Son dönemde, dünya genelinde birçok toplum İnfluenza, Covid-19 ve domuz gribi gibi bir dizi salgınla mücadele ediyor. Bu salgınlar, artık hepimiz için endişe kaynağı haline gelmiş durumda. Geçen haftalarda influenzaya ben de yakalanarak maalesef salgınlardan payıma düşeni almış oldum. Düzenli ilaç kullanımı ve sağlıklı beslenme düzenim ile neyse ki çok uzun sürmeden atlatabildim. Herkesin çevresinden bağışıklık kürleri, takviyeler duyduğu bu dönemde bir beslenme uzmanı olarak bu konuyu ele almak istiyorum.
C VİTAMİNİ ÖNEMLİ
C vitamini en iyi antioksidan vitaminlerden biridir. Turunçgiller çok iyi bir kaynak olarak bilinse de kırmızı biber bir portakalın neredeyse 3 katı kadar C vitamini içermektedir.
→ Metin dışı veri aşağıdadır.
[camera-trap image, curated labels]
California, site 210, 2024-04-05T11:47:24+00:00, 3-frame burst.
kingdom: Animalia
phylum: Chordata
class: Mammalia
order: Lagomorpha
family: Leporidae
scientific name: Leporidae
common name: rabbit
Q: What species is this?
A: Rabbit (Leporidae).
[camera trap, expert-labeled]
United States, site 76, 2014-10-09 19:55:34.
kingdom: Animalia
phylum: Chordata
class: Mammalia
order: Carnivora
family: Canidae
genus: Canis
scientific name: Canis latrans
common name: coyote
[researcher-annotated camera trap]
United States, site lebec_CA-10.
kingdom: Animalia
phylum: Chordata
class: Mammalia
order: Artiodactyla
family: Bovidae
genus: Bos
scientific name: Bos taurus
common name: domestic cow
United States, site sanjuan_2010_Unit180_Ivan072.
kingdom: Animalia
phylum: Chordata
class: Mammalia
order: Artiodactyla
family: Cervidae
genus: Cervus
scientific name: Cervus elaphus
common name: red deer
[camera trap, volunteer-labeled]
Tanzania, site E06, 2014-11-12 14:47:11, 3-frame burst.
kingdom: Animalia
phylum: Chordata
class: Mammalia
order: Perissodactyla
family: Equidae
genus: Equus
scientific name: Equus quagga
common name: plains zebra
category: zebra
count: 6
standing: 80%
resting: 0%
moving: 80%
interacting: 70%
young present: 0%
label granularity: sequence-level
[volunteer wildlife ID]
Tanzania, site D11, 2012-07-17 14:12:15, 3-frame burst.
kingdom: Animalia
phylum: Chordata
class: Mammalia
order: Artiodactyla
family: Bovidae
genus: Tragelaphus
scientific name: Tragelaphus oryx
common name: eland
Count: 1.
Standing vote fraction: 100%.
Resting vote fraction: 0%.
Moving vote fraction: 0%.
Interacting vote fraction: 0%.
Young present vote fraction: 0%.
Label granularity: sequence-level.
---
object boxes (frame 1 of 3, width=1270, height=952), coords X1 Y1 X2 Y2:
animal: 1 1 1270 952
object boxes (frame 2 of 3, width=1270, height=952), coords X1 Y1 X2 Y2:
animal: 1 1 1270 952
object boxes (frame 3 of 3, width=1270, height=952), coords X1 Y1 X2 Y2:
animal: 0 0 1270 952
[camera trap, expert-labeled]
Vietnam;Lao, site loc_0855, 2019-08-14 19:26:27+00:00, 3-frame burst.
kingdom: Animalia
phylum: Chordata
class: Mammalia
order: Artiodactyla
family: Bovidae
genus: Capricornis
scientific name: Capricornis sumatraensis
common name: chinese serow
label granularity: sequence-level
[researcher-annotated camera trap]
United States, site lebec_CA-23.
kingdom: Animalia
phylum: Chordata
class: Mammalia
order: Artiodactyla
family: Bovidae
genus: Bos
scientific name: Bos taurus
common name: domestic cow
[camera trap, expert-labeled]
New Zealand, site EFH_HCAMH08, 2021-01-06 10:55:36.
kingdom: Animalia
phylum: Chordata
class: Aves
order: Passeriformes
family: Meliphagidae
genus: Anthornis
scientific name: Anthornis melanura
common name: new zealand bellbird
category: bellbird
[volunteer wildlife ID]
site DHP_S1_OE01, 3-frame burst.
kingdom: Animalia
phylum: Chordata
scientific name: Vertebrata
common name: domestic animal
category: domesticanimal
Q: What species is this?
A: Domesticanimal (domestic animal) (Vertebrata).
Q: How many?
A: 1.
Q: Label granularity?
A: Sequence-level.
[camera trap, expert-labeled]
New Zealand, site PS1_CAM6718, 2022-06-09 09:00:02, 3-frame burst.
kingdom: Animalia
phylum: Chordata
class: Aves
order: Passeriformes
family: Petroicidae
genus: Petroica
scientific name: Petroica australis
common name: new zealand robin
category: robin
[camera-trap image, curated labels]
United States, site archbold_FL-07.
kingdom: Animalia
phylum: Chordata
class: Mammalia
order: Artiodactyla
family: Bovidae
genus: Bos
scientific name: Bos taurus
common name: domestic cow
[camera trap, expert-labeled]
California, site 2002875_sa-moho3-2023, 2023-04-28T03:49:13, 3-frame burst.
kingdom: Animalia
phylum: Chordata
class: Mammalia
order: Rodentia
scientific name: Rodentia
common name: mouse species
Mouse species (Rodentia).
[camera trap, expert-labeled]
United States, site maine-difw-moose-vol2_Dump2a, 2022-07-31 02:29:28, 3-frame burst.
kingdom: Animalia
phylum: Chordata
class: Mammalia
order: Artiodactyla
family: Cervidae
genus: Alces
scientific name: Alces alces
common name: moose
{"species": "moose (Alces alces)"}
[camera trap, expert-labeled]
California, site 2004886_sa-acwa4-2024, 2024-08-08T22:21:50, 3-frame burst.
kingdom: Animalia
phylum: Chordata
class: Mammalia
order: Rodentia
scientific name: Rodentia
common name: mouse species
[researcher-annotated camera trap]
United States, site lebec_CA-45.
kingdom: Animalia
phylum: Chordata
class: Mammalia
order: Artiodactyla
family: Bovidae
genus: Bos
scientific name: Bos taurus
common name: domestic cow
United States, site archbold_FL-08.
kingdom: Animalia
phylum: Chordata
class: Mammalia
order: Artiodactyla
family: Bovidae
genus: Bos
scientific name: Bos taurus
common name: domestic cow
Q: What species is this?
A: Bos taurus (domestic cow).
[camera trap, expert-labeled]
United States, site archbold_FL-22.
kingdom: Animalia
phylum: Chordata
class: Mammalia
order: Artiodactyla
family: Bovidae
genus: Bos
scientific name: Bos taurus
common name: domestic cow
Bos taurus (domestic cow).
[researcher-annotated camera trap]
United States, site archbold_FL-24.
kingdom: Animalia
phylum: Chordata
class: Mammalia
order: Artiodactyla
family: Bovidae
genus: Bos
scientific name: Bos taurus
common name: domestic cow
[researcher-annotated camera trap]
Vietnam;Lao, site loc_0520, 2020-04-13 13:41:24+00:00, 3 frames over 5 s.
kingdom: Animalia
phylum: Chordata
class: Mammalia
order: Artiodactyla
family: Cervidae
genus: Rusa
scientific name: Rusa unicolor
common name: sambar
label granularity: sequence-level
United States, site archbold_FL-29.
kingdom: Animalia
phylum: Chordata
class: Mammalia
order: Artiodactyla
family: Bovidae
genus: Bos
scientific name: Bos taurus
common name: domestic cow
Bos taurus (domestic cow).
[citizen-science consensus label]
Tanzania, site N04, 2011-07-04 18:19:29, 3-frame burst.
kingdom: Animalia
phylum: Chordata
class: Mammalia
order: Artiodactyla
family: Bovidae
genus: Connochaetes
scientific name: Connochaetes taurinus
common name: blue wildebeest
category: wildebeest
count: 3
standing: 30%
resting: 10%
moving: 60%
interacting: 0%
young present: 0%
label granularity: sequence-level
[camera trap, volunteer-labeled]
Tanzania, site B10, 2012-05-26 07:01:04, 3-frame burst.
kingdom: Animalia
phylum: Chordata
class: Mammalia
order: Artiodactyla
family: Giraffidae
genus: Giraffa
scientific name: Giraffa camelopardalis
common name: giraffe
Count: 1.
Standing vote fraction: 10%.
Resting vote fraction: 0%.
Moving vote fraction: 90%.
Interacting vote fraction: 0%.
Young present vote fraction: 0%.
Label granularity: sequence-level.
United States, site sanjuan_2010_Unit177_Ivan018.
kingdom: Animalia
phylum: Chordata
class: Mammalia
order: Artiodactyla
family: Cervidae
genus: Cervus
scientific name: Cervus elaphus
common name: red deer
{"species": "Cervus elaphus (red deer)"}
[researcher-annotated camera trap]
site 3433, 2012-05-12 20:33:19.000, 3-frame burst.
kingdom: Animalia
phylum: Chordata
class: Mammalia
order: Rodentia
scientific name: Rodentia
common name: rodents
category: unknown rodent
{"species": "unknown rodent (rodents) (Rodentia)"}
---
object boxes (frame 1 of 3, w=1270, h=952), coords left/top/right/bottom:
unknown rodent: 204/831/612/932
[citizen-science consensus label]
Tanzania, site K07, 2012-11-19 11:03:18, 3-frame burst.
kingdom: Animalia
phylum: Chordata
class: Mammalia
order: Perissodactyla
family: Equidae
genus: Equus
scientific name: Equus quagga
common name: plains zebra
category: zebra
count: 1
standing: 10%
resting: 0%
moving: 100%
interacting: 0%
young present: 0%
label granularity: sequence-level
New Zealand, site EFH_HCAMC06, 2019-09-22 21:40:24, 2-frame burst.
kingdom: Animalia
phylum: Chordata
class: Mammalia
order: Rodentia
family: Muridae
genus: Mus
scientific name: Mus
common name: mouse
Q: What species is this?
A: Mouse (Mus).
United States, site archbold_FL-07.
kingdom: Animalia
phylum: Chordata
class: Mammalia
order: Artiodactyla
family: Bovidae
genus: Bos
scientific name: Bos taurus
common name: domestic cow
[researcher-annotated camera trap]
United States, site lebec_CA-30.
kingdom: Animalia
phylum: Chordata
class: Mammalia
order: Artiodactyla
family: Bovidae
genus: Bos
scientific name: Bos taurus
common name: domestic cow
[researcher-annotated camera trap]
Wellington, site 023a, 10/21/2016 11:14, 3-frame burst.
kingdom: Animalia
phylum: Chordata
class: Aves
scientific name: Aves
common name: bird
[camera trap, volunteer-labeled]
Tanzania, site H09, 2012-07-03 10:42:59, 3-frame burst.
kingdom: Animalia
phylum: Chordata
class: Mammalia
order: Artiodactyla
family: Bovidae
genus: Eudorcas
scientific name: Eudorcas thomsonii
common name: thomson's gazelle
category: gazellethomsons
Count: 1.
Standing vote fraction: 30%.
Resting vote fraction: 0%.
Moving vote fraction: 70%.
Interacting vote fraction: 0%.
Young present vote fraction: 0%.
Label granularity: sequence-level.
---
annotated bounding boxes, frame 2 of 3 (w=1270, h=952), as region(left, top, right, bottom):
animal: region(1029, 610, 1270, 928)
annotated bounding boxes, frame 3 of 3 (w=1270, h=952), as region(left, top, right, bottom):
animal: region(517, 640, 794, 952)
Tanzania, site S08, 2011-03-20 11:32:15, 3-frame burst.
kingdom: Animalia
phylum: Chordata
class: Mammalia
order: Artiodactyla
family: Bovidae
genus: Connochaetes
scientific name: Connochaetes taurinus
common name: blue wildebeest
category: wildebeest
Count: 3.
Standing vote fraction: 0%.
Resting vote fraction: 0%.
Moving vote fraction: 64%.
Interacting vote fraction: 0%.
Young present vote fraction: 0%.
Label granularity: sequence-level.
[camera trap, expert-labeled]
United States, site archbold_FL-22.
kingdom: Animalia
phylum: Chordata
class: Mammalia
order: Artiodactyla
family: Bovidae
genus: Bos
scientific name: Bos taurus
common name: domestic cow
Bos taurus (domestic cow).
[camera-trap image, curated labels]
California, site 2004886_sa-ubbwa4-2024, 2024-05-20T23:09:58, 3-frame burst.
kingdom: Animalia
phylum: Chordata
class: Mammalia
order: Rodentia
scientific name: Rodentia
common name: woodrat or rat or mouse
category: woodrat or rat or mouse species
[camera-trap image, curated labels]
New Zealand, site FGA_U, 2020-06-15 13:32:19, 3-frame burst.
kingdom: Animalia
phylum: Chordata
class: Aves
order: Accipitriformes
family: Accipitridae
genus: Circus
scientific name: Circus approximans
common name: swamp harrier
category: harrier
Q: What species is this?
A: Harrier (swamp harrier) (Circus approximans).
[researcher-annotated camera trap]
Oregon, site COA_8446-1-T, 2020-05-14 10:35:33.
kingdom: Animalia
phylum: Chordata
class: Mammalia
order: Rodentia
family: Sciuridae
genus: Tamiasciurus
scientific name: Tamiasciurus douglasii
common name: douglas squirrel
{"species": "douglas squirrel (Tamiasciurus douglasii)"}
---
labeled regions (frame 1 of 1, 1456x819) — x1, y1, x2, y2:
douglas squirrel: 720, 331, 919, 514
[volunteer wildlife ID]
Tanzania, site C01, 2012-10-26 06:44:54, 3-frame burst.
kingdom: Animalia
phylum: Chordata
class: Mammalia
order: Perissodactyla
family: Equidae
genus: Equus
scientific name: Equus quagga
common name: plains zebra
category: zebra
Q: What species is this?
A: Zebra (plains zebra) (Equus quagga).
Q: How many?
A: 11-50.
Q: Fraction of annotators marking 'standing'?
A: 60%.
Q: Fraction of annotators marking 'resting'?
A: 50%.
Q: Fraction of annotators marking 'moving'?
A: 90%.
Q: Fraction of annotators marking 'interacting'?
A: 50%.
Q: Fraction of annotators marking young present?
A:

Bunu kahvaltıda omletlerinize ekleyebilir veya söğüş olarak tabağınızda bulundurabilirsiniz. Diğer yüksek C vitamini kaynakları arasında domates, roka, nar, kivi, mandalina, greyfurt, kuşburnu gibi besinler bulunur. Hastalandığınızda, bağışıklık sisteminizin bir enfeksiyonla savaşması için yeterli sıvı alımı çok önemlidir. Günlük su ihtiyacınızı hesaplamak için kilogram cinsinden ağırlığınızı 30-35 ml ile çarpabilirsiniz. Ayrıca idrar renginiz ne kadar koyulaşıyorsa o kadar çok su içmeye ihtiyacınız var demektir.
BİTKİLERİN GÜCÜ
Vücutta hidrasyonu sağlamanın en iyi yollarından biri de bitki çaylarıdır. Yalnızca hidrasyonu sağlamakla da kalmaz içerisinde antioksidan veya rahatlatıcı etki gösteren hatta bağışıklığımızı destekleyen birçok bitki bileşikleri bulundururlar. Grip ve soğuk algınlığı denildiğinde belki de aklımıza ilk gelen bitkilerden biri ekinezya olmalıdır. Yapılan çalışmalar, ekinezyanın soğuk algınlığına yakalanma riskini azaltabildiğini, hastalığa yakalandıktan sonra ise semptomlarına iyi geldiğini gösteriyor. Eğer mide bulantınız ve geçmeyen öksürüğünüz varsa nane çayı tercih edebilirsiniz. Papatya, rezene, melisa gibi sakinleştiren çaylar hastalık sürecinde dinlenmenizi teşvik eder.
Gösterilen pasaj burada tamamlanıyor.